Moyen-Orient : les marchés mondiaux inquiets face à l’ultimatum de Trump à l’Iran

Les marchés financiers ont observé une journée de tension ce mardi, alors que le dernier ultimatum du président américain, Donald Trump, à l’Iran pour la réouverture du détroit d’Ormuz suscite une inquiétude palpable. Les investisseurs craignent les conséquences d’une escalade militaire dans cette région stratégique, où transite habituellement un cinquième du pétrole mondial.

EN BREF

  • Les marchés mondiaux sont sous tension en raison de l’ultimatum de Trump à l’Iran.
  • Le détroit d’Ormuz est presque paralysé, impactant le trafic pétrolier.
  • Les prix du pétrole fluctuent, reflétant l’incertitude actuelle.

Ce mardi, à la Bourse de Paris, l’indice a enregistré une baisse de 0,67 %, tandis que d’autres grandes places européennes, telles que Francfort et Londres, ont également connu des reculs respectifs de 1,06 % et 0,84 %. À Wall Street, le Dow Jones a légèrement cédé 0,18 %, tandis que le Nasdaq a réussi à gagner 0,10 %, et l’indice S&P 500 a enregistré une hausse modeste de 0,08 %.

Le président des États-Unis a fixé un délai de 20 heures, heure de Washington (00H00 GMT), pour que Téhéran rétablisse la navigation dans le détroit d’Ormuz, menaçant d’une réponse militaire sévère en cas de refus. Ce passage maritime, crucial pour le transport du pétrole, subit actuellement une quasi-paralysie, avec un trafic maritime réduit de 90 à 95 % par rapport à la situation d’avant la guerre.

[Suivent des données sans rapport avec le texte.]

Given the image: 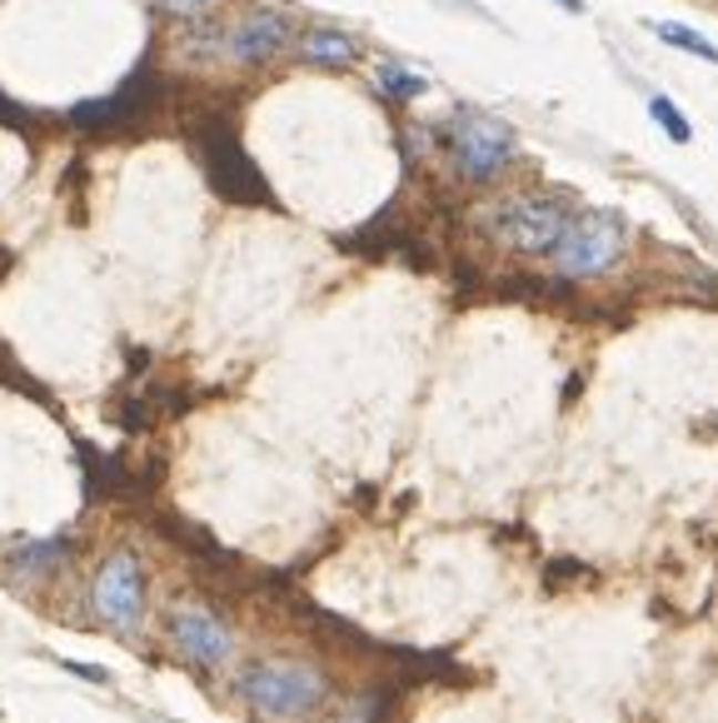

Les analystes de marché, comme Daniela Hathorn de Capital.com, soulignent que les investisseurs se retrouvent dans une situation délicate, « trading contre un nouveau compte à rebours » imposé par l’administration Trump. Malgré la tension ambiante, certains opérateurs estiment que le scénario le plus pessimiste pourrait être évité, comme le souligne Patrick O’Hare de Briefing.com.

En parallèle, le Premier ministre pakistanais a pris l’initiative d’exhorter Donald Trump à prolonger son ultimatum de deux semaines, une proposition dont le président américain est conscient, selon sa porte-parole Karoline Leavitt.

En ce qui concerne les prix du pétrole, la situation est complexe. Après avoir brièvement gagné près de 5 % en séance, le baril de West Texas Intermediate a fini par se stabiliser avec un léger gain de 0,48 %, atteignant 112,95 dollars. En revanche, le baril de Brent de la mer du Nord a reculé de 0,55 % pour atteindre 109,27 dollars. Cette fluctuation des prix reflète l’incertitude et l’inquiétude des marchés.

Stephen Schork, de The Schork Group, note que le marché pétrolier est actuellement nerveux, ce qui influe sur les prix. Il fait également remarquer que le WTI se négocie à un prix supérieur à celui du Brent, une situation atypique. Cette volatilité affecte non seulement le secteur pétrolier, mais aussi les marchés financiers globaux, où les mouvements du pétrole se répercutent sur divers actifs, des rendements obligataires aux actions.

Les taux d’emprunt obligataire demeurent élevés, avec le taux de la dette allemande à dix ans dépassant les 3 % (3,08 %), et le taux français s’élevant à 3,77 %. Ces niveaux élevés de taux reflètent des inquiétudes inflationnistes croissantes, les créanciers exigeant des rendements plus élevés pour compenser la perte de valeur de leurs investissements.

Alors que la situation au Moyen-Orient évolue rapidement, les marchés restent en alerte, surveillant de près les développements et l’évolution des décisions politiques qui pourraient influencer l’économie mondiale.